Congregations across Colorado prayed for the shooting victims and their relatives. Churches sent out social-media appeals for neighbors who wanted to join in remembrance. Hundreds gathered for prayers and healing at the vigil Sunday night, where a banner said, "Angels Walk With Those Who Grieve."
Ritchie Duong, a friend who has known Holmes for more than a decade, told the Los Angeles Times that in high school he liked to play cards and video games. They both attended undergraduate school at the University of California, Riverside, where they saw each other once a week to watch the TV show "Lost."
Duong last saw Holmes in December when they met for dinner in Los Angeles and saw a movie together. His friend seemed fine, he told the newspaper. Academics came easily to Holmes both at high school and at the UC Riverside, Duong said.
"I had one college class with him, and he didn`t even have to take notes or anything.
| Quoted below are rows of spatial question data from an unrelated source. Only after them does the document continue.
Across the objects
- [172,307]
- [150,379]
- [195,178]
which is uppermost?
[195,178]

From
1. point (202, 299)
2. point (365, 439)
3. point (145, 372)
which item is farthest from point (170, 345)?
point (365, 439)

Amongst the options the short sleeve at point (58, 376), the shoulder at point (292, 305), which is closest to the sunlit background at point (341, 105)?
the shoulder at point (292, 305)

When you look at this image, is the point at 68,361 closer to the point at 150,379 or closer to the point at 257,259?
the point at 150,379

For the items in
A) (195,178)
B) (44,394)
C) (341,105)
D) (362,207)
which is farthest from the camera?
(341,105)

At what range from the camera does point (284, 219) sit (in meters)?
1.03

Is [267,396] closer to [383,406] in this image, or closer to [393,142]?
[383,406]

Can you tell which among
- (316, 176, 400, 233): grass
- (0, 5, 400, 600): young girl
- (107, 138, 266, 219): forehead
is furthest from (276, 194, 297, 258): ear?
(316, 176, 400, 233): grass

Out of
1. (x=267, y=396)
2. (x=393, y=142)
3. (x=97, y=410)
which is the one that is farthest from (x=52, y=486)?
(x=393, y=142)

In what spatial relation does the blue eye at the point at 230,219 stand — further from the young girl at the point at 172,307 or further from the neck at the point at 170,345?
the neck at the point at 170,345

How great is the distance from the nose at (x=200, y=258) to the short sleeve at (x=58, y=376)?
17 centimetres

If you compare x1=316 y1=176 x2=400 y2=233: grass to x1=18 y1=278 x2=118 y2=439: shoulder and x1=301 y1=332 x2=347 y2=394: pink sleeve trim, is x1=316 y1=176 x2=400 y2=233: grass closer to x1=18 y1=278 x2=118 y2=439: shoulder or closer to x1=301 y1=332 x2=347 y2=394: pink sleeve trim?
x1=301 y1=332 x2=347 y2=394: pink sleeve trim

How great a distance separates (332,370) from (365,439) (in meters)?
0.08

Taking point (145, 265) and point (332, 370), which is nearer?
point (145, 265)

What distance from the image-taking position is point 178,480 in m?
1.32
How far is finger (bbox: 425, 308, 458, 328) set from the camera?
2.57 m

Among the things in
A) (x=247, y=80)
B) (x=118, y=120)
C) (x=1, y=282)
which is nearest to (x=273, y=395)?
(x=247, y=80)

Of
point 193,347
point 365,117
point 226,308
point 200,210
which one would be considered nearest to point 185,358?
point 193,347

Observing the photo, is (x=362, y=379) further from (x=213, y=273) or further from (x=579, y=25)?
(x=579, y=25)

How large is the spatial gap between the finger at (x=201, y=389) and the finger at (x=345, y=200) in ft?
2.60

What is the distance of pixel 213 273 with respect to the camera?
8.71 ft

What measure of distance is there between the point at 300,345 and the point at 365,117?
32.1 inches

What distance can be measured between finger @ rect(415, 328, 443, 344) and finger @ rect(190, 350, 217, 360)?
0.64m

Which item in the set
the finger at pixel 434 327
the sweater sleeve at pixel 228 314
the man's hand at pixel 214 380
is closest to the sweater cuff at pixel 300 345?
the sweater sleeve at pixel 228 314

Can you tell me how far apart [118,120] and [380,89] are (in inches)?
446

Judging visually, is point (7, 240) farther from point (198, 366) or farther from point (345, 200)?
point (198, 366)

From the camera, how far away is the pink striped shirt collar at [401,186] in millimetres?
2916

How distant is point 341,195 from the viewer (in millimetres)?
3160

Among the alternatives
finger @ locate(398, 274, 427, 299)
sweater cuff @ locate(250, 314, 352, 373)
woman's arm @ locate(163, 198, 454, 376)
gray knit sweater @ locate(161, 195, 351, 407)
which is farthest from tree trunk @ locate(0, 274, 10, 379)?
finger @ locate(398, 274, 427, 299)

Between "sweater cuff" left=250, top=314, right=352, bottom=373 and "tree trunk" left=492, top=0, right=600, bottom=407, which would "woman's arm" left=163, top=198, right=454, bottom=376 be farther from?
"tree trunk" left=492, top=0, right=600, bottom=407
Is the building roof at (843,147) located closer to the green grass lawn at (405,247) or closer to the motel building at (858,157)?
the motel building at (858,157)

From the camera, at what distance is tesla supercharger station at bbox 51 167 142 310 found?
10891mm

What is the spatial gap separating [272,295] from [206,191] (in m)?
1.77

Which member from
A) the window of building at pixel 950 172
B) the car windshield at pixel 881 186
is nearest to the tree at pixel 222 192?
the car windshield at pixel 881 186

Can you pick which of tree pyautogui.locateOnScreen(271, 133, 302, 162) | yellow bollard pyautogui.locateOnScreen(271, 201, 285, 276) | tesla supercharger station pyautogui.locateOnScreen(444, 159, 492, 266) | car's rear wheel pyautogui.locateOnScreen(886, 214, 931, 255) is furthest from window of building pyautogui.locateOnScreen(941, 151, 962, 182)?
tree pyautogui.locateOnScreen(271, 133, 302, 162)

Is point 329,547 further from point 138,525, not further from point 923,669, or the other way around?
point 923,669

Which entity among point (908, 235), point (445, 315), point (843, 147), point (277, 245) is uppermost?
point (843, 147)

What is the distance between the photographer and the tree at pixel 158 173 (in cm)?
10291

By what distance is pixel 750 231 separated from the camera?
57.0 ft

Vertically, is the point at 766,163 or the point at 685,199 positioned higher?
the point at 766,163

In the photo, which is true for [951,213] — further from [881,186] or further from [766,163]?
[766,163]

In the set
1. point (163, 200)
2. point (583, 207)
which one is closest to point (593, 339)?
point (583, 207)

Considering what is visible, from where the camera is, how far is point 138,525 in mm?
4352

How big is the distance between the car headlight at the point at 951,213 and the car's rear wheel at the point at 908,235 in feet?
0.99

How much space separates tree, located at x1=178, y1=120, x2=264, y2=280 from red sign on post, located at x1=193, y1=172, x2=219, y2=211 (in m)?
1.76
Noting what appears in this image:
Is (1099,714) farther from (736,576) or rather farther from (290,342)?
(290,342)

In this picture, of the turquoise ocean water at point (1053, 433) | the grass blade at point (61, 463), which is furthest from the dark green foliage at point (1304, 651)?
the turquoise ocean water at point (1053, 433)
He would just show up to class, sit there, and around test time he would always get an `A,`" said Duong, 24.
The pastor for the family of the suspect also recalled a shy boy who was driven to succeed academically.
"He wasn`t an extrovert at all. If there was any conversation, it would be because I initiated it, not because he did," said Jerald Borgie, senior pastor of Penasquitos Lutheran Church. Borgie said he never saw the suspect mingle with others his age at church.
Holmes told the pastor he wanted to attend a University of California school and pursue graduate studies. Borgie, who last spoke with Holmes about six years ago, doesn`t remember the suspect being more specific about his goals.
"He had some goals. He wanted to succeed, he wanted to go out, and he wanted to be the best," Borgie said. "He took pride in his academic abilities. A good student. He didn`t brag about it."
The family has belonged to the church for about 10 years, Borgie said. The suspect`s mother, Arlene, attends services every week and volunteers her time.
During the attack early Friday, the gunman`s semiautomatic assault rifle jammed during the attack at the Aurora movie theater, forcing him to switch to another gun with less firepower, a federal law enforcement official told The Associated Press. That malfunction and weapons switch during the shooting rampage might have saved some lives.
Oates said a 100-round ammunition drum was found in the theater but said he did not know whether it jammed or emptied.
Police have finished collecting evidence from the apartment where the Colorado shooting suspect lived, but residents are still not allowed back into the building because of chemical hazards. Aurora police said Sunday residents can retrieve personal items, but the building remains closed.